Und wieder einmal zeigt sich, daß Gerichtsverfahren nicht für politische Auseinandersetzungen geeignet sind. Dies gilt genauso für Untersuchungsausschüsse. Schon der Flick-Untersuchungsausschuß konnte nur wenig Licht in das Dunkel des Bonner Korruptionssumpfes der frühen achtziger Jahre bringen. Einige der Hauptbeteiligten, etwa der spätere FDP-Vorsitzende Otto Graf Lambsdorff, wurden zwar wegen Steuerhinterziehung verurteilt, konnten aber dennoch in späteren Koalitionen maßgeblich an Steuerreformen der Bundesregierung mitwirken.

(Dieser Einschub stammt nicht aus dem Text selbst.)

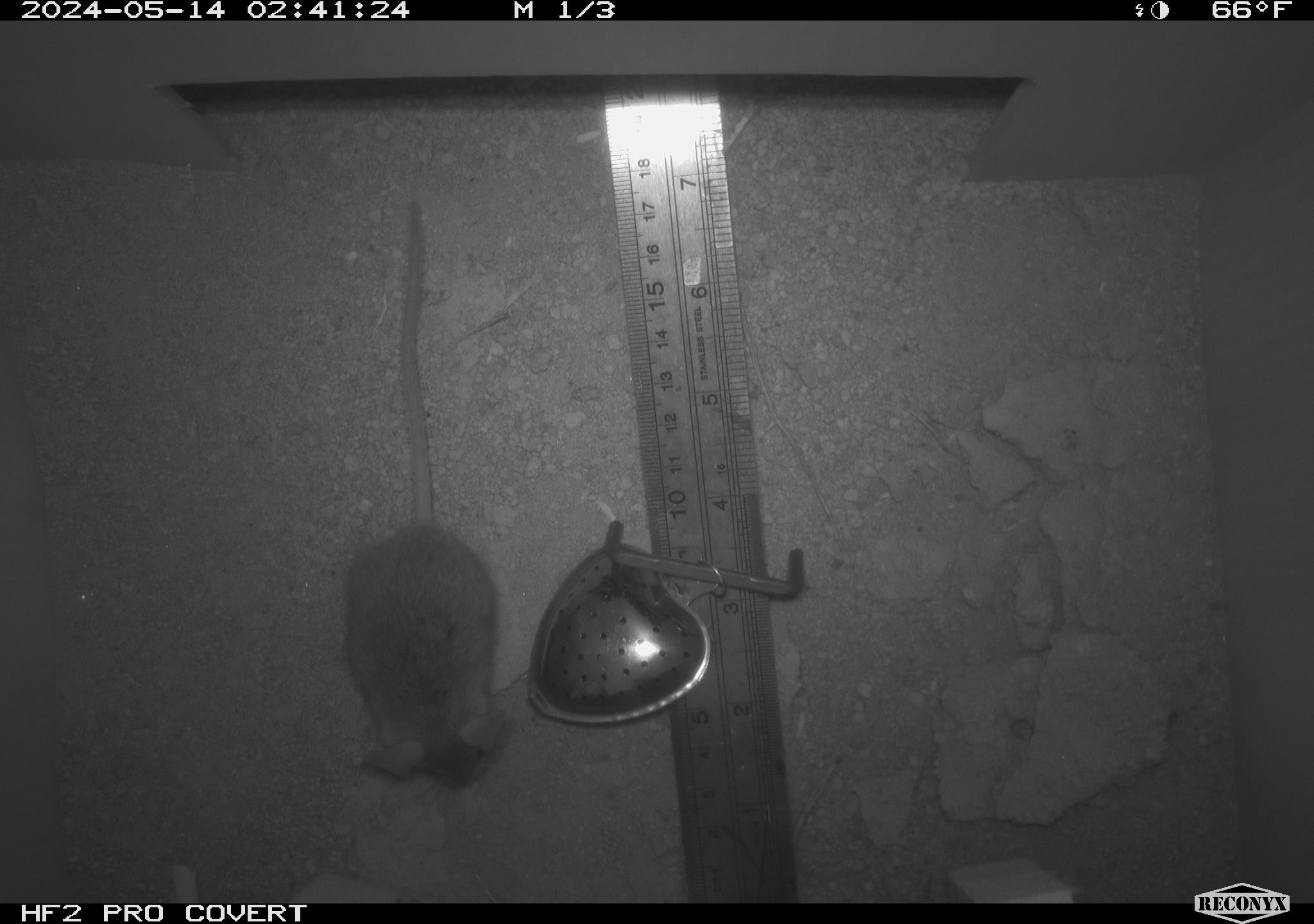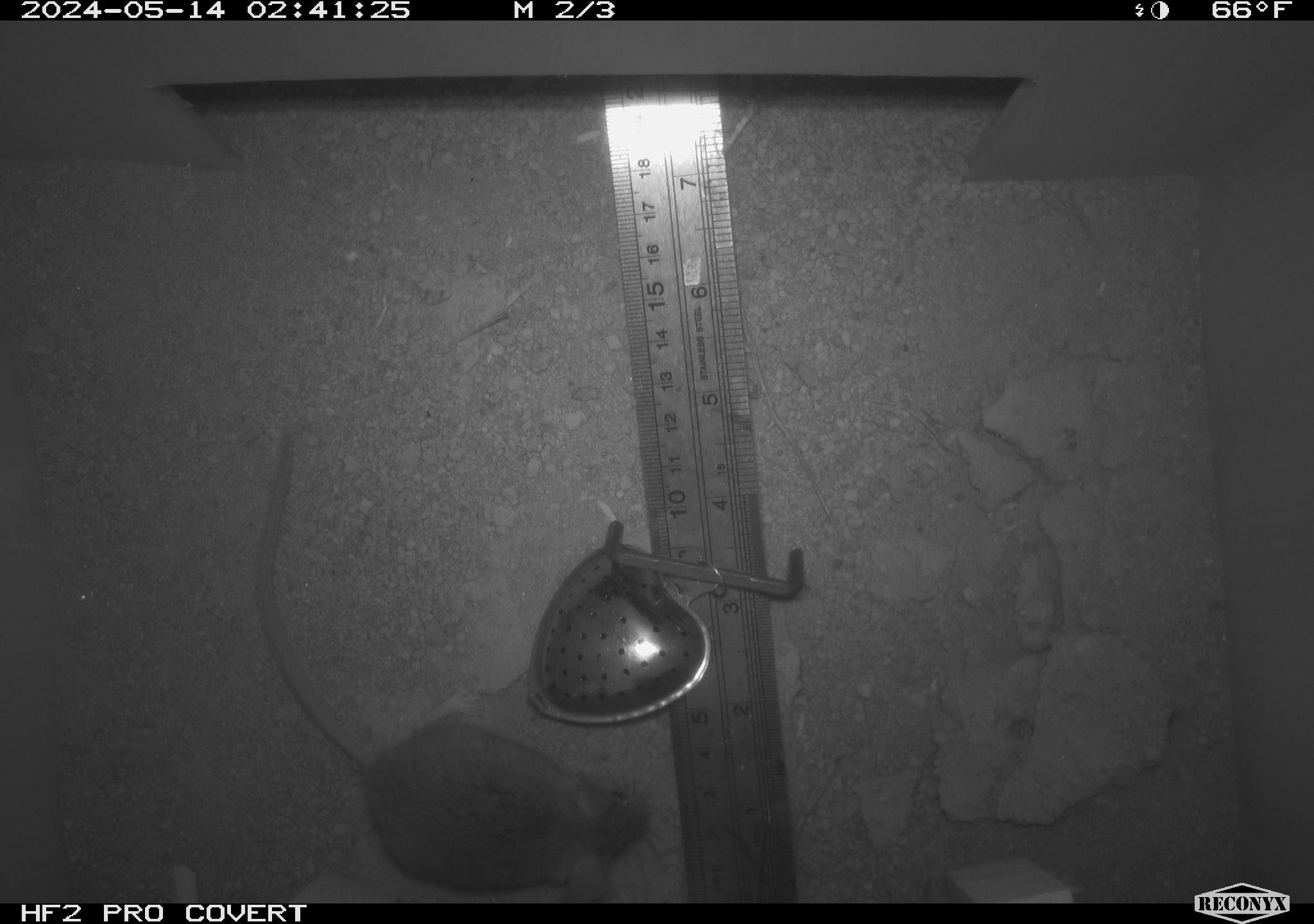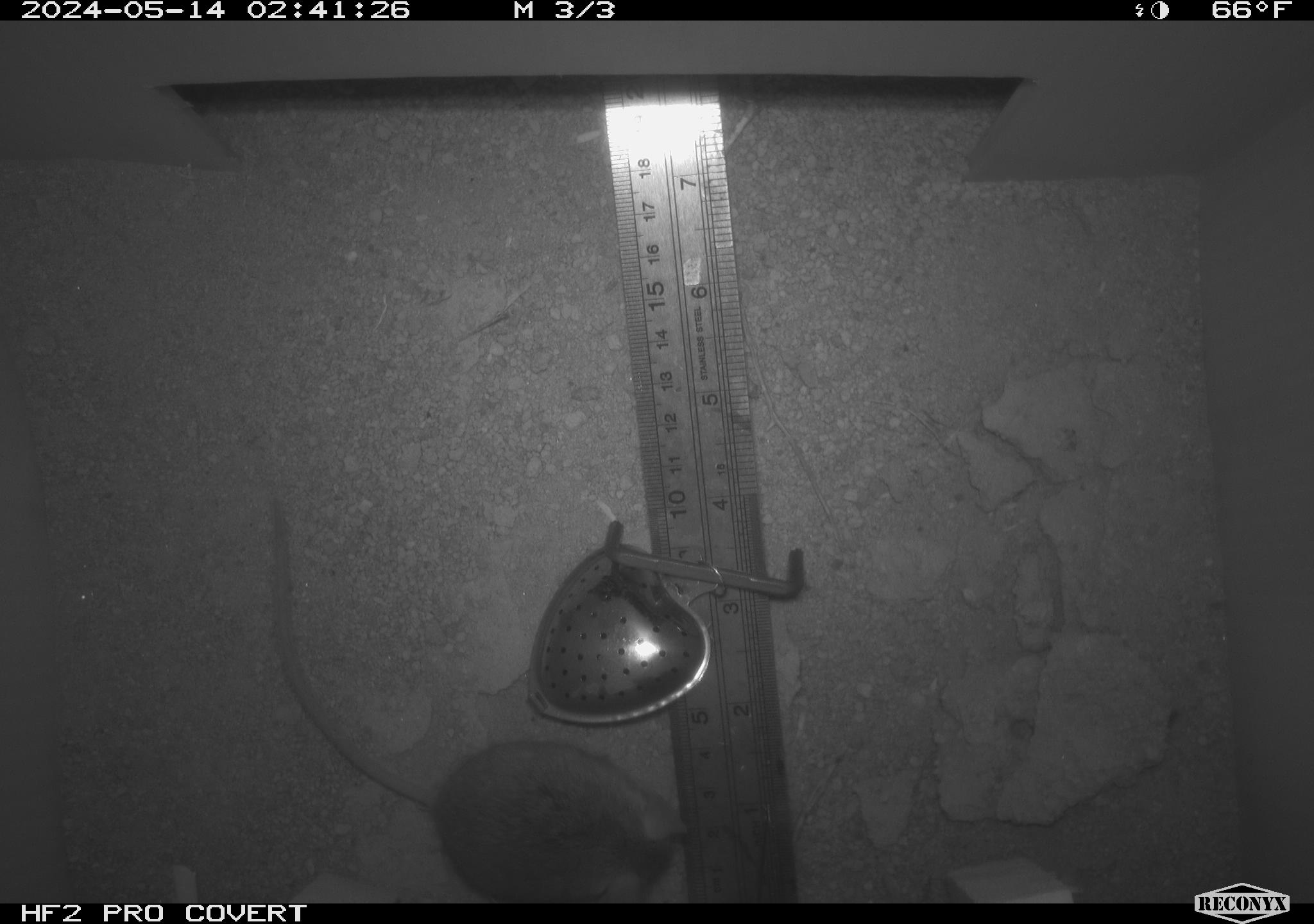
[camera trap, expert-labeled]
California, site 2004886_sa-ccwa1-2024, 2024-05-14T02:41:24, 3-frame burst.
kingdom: Animalia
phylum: Chordata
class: Mammalia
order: Rodentia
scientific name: Rodentia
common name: woodrat or rat or mouse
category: woodrat or rat or mouse species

Eine ähnliche Entwicklung wird der Gang der Untersuchungen im neuen Parteispendenausschuß des Bundestages nehmen. Die Vernehmungen des Zeugen Kohl und des früheren Schatzmeisters Walther Leisler Kiep werden außer Erinnerungslücken und Aussageverweigerungen nichts zutage bringen. Der "Blackout", wie der damalige Generalsekratär Heiner Geißler Kohls Vergeßlichkeit in einem rheinland-pfälzischen Parteienfinanzierungsskandal bezeichnete, war eben schon immer beautiful.

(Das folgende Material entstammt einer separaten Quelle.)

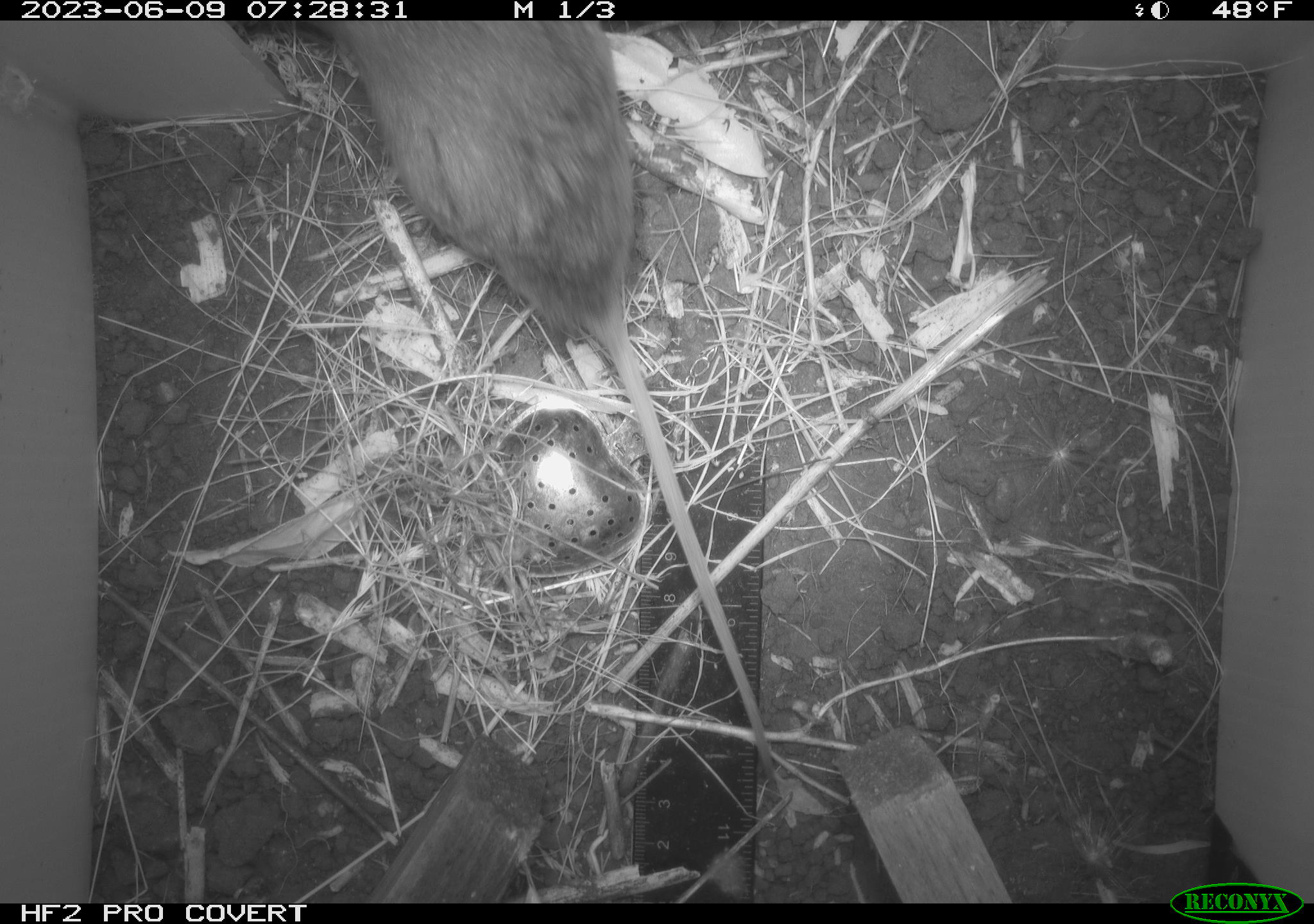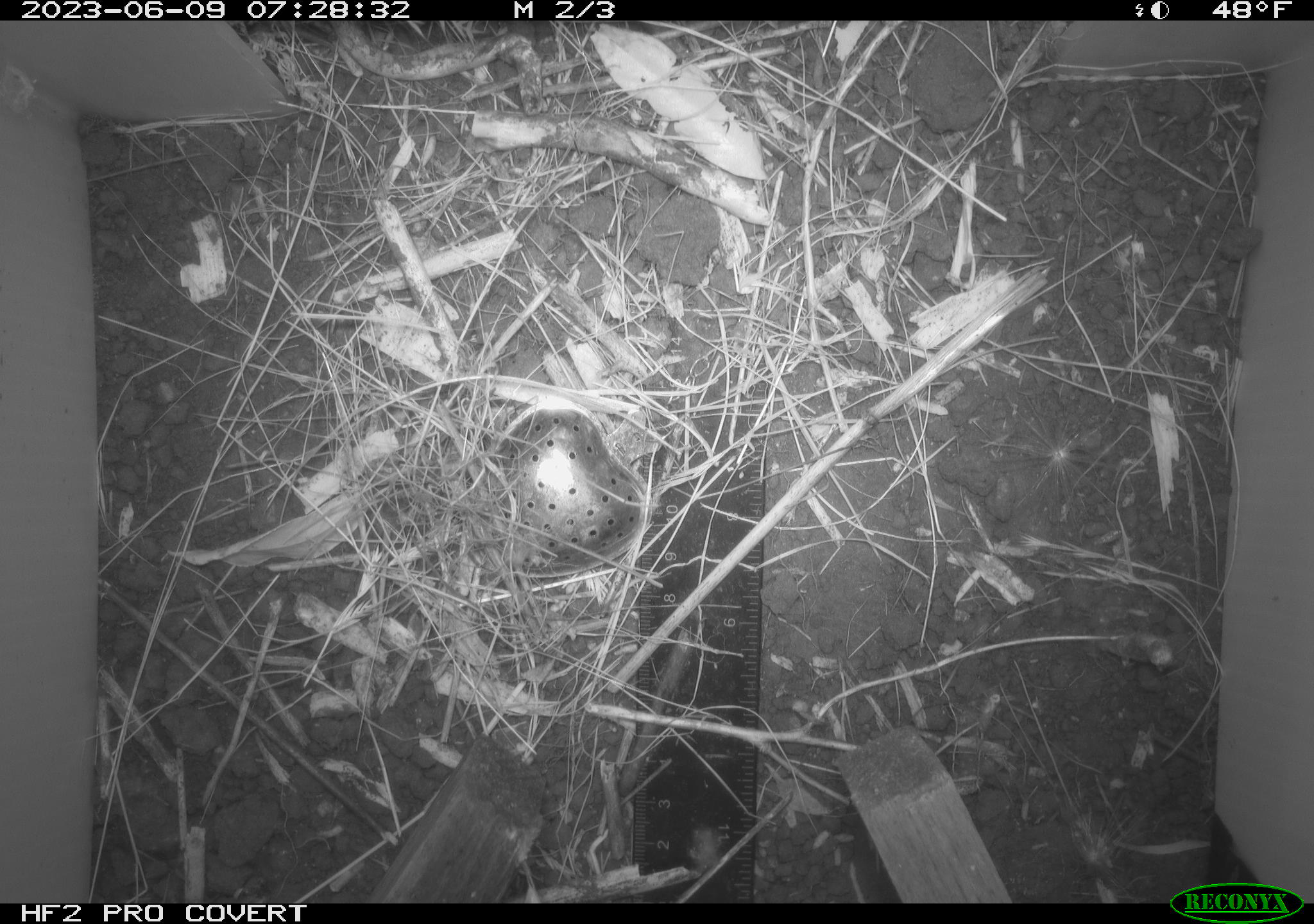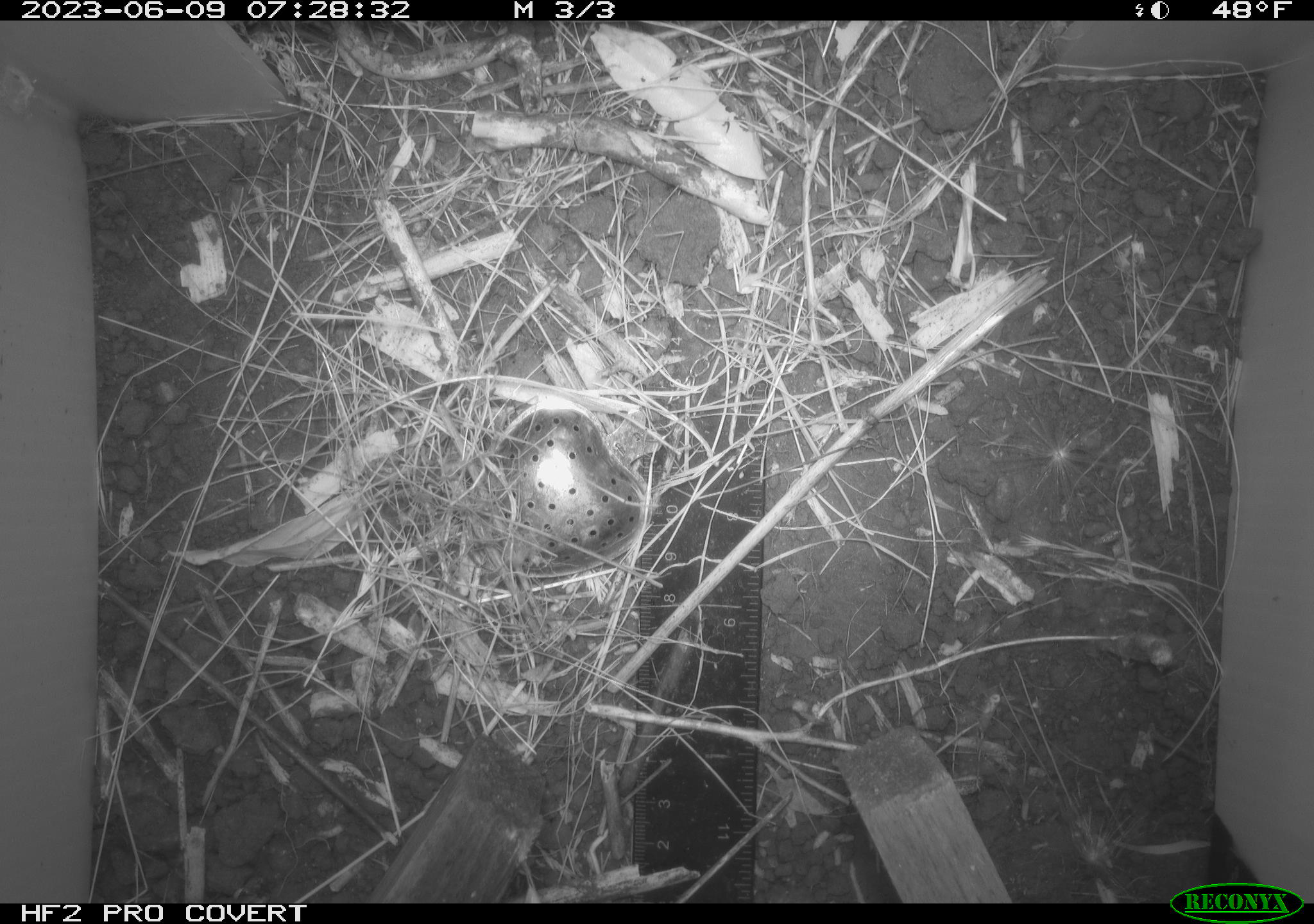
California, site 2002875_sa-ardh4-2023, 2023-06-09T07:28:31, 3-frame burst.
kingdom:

Und schließlich nimmt das Interesse an Aufklärung auch auf der anderen Seite ab. Die Sozialdemokraten mußten erst kürzlich eingestehen, daß sie 18,4 Millionen Mark Dividendeneinnahmen aus ihren Medienbeteiligungen nicht im Rechenschaftsbericht der Partei angegeben hatten. Zwar waren sie dazu rechtlich nicht verpflichtet, aber die Geheimniskrämerei der Genossen steht in merkwürdigem Widerspruch zu deren Forderungen nach Transparenz bei der Konkurrenz. Und auch für die SPD und ihre Schatzmeisterin Inge Wettig-Danielmeier gilt, was der CDU seit langem vorgeworfen wird: Zugegeben wird nur das, was eindeutig nachgewiesen wurde. Somit folgt die Regie der Parteien im Untersuchungsausschuß wieder den bewährten Grundsätzen: Haut ihr unseren Kohl, hauen wir eure Wettig-Danielheimer und auch Gerhard Schröder, denn der müßte doch durch einige Vernehmungen zu Aussagen gebracht werden, warum die SPD ausgerechnet im Wahljahr so viel Dividenden von ihrer Druck- und Verlagsgesellschaft kassierte, während in den Vorjahren wohl nur kleinere Beträge in die Parteikasse flossen. Das ist sehr wohl merkwürdig, denn von Krisen der Presseunternehmen, an denen die SPD beteiligt ist, war in den letzten Jahren nichts bekannt.

Den Bürger würden die Zusammenhänge wohl interessieren. Doch da steht die Politik vor, weil zu viel Aufklärung auch nicht guttut und ein gewisses Einvernehmen zwischen den Parteien notwendig ist, um das Ansehen der Demokratie nicht aufs Spiel zu setzen. Die logische Fortsetzung wäre ein Freispruch für Helmut Kohl in einigen Jahren, falls das Verfahren nicht schon vorher eingestellt wird. Der Volksmund hat dafür ein Sprichwort: Die Kleinen hängt man, die Großen läßt man laufen.